The Client

ENU Nutrition created a proprietary line of nutrition shakes and dietary supplements. They prefer clients in the medical nutrition support vertical, but their products work for athletic use and general weight management as well. The company is now a subsidiary of Ajinomoto.

The Need

ENU entered an extremely competitive market with a completely new product, and they needed to build awareness and generate sales. Their product had a competitive edge, but we had to figure out how to steal market share from the likes of Ensure, Boost, and other large nutrition shake brands. In sum, ENU Nutrition needed brand awareness and revenue — on a very limited budget.

The Work

Since ENU was getting decent visibility through organic content strategy (delivered by Majux Marketing), I proposed Google Shopping as the best paid media channel — Google Shopping users are more inclined to buy, and our product would show alongside the heavy-hitters in the niche.

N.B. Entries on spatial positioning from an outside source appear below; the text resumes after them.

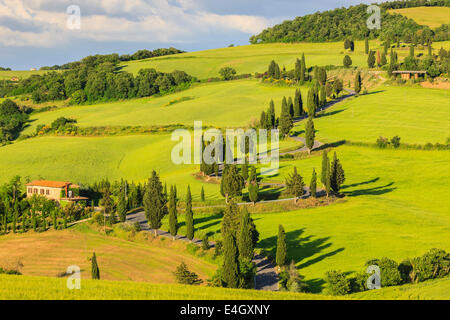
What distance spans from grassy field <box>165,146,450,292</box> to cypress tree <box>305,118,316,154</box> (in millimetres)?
3078

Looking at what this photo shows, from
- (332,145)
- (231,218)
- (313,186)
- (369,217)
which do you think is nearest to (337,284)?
(231,218)

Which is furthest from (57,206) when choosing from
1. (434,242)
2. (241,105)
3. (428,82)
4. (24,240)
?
(428,82)

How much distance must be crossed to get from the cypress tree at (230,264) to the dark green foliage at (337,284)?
9.69 metres

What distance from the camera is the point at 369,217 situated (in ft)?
251

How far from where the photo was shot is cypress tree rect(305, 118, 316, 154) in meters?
107

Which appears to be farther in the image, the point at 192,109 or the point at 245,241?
the point at 192,109

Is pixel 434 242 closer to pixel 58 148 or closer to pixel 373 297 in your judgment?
pixel 373 297

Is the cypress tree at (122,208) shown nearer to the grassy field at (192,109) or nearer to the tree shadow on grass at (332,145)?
the tree shadow on grass at (332,145)

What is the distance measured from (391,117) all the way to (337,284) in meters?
94.4

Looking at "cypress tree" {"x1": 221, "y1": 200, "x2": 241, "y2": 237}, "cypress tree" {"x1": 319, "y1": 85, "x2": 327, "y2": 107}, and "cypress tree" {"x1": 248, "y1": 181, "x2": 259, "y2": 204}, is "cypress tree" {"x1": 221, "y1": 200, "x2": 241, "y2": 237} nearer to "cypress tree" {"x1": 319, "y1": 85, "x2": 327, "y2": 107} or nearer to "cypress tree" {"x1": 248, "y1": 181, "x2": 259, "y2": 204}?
"cypress tree" {"x1": 248, "y1": 181, "x2": 259, "y2": 204}

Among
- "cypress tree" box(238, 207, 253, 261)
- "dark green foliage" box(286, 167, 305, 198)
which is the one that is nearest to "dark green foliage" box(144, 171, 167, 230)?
"cypress tree" box(238, 207, 253, 261)

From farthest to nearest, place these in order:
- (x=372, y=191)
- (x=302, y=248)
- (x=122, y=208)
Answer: (x=372, y=191), (x=122, y=208), (x=302, y=248)

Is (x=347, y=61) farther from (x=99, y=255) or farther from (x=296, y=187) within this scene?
(x=99, y=255)

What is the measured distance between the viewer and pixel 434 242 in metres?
64.1
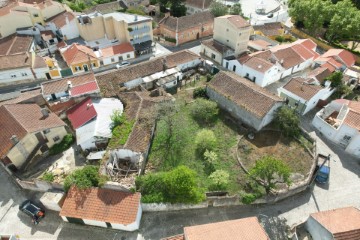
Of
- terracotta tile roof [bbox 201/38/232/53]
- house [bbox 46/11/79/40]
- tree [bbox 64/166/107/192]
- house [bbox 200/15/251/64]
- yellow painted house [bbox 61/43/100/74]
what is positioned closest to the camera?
tree [bbox 64/166/107/192]

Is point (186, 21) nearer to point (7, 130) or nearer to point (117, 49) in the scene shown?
point (117, 49)

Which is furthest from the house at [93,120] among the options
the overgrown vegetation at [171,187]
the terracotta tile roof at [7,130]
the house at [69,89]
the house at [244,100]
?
the house at [244,100]

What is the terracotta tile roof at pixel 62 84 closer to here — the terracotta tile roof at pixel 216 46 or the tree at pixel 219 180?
the tree at pixel 219 180

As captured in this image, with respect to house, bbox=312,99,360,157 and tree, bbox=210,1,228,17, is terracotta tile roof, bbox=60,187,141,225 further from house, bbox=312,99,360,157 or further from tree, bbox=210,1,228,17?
tree, bbox=210,1,228,17

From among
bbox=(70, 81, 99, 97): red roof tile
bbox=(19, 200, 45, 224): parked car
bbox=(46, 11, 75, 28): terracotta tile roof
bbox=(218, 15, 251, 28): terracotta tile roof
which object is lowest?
bbox=(19, 200, 45, 224): parked car

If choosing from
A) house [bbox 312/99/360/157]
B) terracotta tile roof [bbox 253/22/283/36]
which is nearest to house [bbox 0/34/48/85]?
house [bbox 312/99/360/157]

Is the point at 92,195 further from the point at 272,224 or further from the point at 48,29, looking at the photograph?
the point at 48,29

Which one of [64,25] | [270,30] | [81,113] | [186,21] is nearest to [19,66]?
[64,25]
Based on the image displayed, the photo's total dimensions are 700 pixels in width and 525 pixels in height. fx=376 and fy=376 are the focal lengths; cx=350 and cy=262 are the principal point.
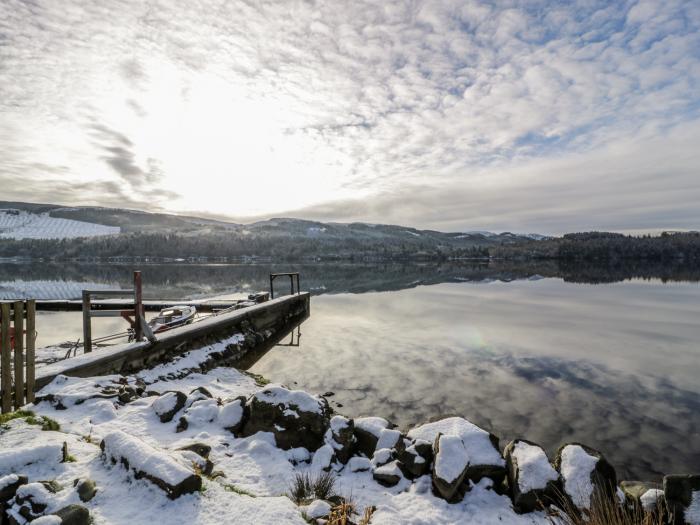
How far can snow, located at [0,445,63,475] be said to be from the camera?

The challenge was that ENU only had three products, and they are relevant to a number of search queries: nutritional shakes, weight gain shakes, protein shakes, weight gain powder, nutrition powder, and more. It was impossible to get enough volume with only three Google shopping feed items.

So I developed a proprietary strategy (that I wrote about on PPC Hero’s blog): I created four different shopping feeds in Google Merchant Center with the same products, and I wrote different titles and descriptions for each feed. I then connected all four of those feeds to the same Google Ads account, and siloed the search queries with negative keyword lists.

This effectively quadrupled the terms our shopping ads were eligible to show for, and our revenue grew significantly as a result.

I also monitored search terms, edited bids, and performed regular daily account optimization.

The Results

Month-over-month revenue from Google Ads increased by 150%, and May’s return on ad spend (ROAS) — 160.33% — was the highest ENU Nutrition had seen from a paid media channel.

Here are two contrasting screenshots from Google Analytics:

May 1-27 2020 (after new strategy)

April 1-27 2020 (before new strategy implementation):

We also saw a corresponding 7% increase to “direct” revenue, which is Google Analytics’ way of saying “I have no idea where this revenue came from.” Since no other account changes had been made, that revenue lift likely came from the Google Shopping campaign as well.